Thinking about it more, that makes sense. Maybe the right approach is to
split the difference. I can manually fail a mirror, dd it over to an iSCSI
target, then re-add it.

> On 3/17/23 13:52, Dan Ritter wrote:
> > Three different things:
> >
> > resiliency in the face of storage failure: RAID.

And what I'm really trying to achieve is resiliency in the face of all the
drives failing, e.g. due to a fire or other catastrophe.

> > restoration of files that were recently deleted: snapshots.

I don't have automated LVM snapshotting set up, but I could and probably
should. That would cover that use case.

> > complete restoration of a filesystem: backup.

This can be achieved with the same off-site full-disk backup.

> > (and technically, a fourth: complete restoration of points in
> > time: archives).

That isn't a use case I've considered, and I don't think it's a use case I
have.

[...]
> > -dsr-
[...]
> I would add:
> 
> * ECC memory.

In place, yes.

> * Check-summing filesystems (I prefer ZFS-on-Linux).
[...]
> With four disks, the OP could use two in a ZFS mirror for live data, use
> zfs-auto-snapshot for user-friendly recovery, and use the other two
> individually as on-site and off-site backup media.

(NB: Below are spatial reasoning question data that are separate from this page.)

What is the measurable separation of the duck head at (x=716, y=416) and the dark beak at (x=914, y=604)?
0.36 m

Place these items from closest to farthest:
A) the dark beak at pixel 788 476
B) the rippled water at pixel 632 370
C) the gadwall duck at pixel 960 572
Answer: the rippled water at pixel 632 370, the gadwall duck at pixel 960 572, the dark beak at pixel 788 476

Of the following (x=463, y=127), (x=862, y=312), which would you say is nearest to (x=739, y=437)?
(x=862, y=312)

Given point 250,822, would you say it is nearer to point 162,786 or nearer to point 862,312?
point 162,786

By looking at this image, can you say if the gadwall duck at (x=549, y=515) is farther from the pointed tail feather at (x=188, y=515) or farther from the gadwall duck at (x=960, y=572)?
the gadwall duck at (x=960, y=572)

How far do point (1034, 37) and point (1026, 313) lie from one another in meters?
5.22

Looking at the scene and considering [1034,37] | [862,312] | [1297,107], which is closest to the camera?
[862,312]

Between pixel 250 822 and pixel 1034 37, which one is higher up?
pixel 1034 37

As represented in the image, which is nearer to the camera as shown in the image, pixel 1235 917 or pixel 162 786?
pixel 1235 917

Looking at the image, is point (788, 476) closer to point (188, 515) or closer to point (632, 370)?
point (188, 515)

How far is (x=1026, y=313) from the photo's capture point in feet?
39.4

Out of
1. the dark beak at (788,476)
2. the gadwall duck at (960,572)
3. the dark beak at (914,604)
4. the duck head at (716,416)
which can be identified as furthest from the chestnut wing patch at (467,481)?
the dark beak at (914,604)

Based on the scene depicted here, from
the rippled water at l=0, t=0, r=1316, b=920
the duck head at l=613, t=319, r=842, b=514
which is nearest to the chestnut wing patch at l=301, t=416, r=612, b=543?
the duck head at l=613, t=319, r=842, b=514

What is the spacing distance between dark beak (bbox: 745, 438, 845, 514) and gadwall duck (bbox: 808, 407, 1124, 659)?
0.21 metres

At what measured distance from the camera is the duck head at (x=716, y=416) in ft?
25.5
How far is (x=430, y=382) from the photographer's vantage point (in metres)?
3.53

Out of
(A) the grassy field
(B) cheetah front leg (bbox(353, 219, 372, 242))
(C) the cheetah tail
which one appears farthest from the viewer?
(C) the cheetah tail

I do like the checksumming ZFS offers. The main reason I haven't switched
to ZFS, aside from already having a working setup with RAID/LUKS/LVM and
not wanting to fix what isn't broken, is that ZFS encryption is per volume
instead of the entire pool overall. That means that I either need to create
an encrypted ZFS volume for each of my existing LVM filesystems,
multiplying the hassle of unlocking them all, or I need to create a single
encrypted ZFS volume and put LVM on top of it. Is there a better way?